Barrett’s Five Favorites of 2011
All week your faithful editors at Here’s Some Awesome will be selecting their favorites from the year! Some may be previously posted, some may be entirely new — but all represent the kind of awesome we’ve been happy to bring you guys all year long. Please enjoy, and happy holidays!
Killed Myself When I Was Young – The Tragic Beauty Of Living And Dying On The Ragged Edge
I’m just gonna come out and say it – this was my favorite video I posted this year. Something about it hit me really hard and it still pops to mind upon occasion.
But beyond all that shock, beyond all that hindsight of twenty-first century engineering, there is something tragically beautiful about the video in the same way that a eulogy is beautiful. It’s a video showing people’s lives through their deaths and near-deaths; of an understanding of who they are at their very core expressed directly through their passion – even if that passion eventually killed them. We should all be so lucky to die doing what drove us to live.
The Arab Spring was one of the most worldchanging events of the past year. People all across the world watched in anticipation, awe, and anger, as first a few, then a few hundre, then a few thousand stood up in unison to say “No more!” The repercussions will be felt for decades.
The primary video element is footage from the recent Egyptian revolution – personal and occasionally voyeuristic in its simplicity and access. For the audio, we hear Eddie Hazel’s single-take blues guitar solo from Funkadelic’s 1971 song Maggot Brain. And running through both the audio and video is Charlie Chaplin’s stirring climactic speech from his 1940 film The Great Dictator.
The complete history of the entire universe.
Oh TED talks, I’ve posted more than a few in the past year. Can you blame me though when you get gems like someone explaining the (mostly) complete history of the entire universe in 17 minutes?
I think it’s no surprise by now that I fly my nerd flag high. Amongst the other nerdy things that I gravitate towards, I’ve always had a love for the types of science that involve cosmological physics on a universal scale. Because of this, I have a rather…robust science book collection (and my apartment smells of rich mahogany…) so when I say that this is one of the best explanations I’ve ever come across as to how the universe got to its present point, it means I’m comparing it to no less than Stephen Hawking and Carl Sagan.
The Global Village Construction Set – Open-Source Blueprints for Civilization
This is the second of two TED talks I’ll post today, and another that’s stuck in my head since I found it.
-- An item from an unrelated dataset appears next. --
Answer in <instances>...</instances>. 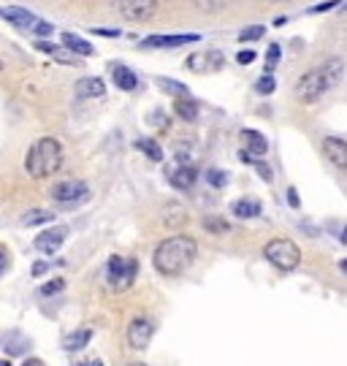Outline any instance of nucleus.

I’ve long believed that there isn’t a single human issue that can’t be solved with the proper application of the Internet. Marcin Jakubowski and Open Source Ecology are taking this maxim to an end I could only imagine.
Our goal is a repository of published designs so clear – so complete – that a single burned DVD is effectively a civilization starter kit.
My Drunk Kitchen – Important Lessons For Surviving Your Adultolescence
I’m ending with what’s maybe my favorite new webseries of 2011 – My Drunk Kitchen. Yes, it may be “just” Hannah, a laptop camera, and a fair bit of editing, but it goes to show that sometimes it’s less important how you make your show, and more important how you connect with your audience. Hannah is smart, engaging, charming, and altogether entertaining – expect to see more and bigger things from her over the coming years.
For some people, a kitchen is a place where wonders never cease. For others, it’s akin to Mordor: a place into which one simply cannot walk and expect to survive. For Hannah Hart, the kitchen is where one goes to drink heavily while playing with fire.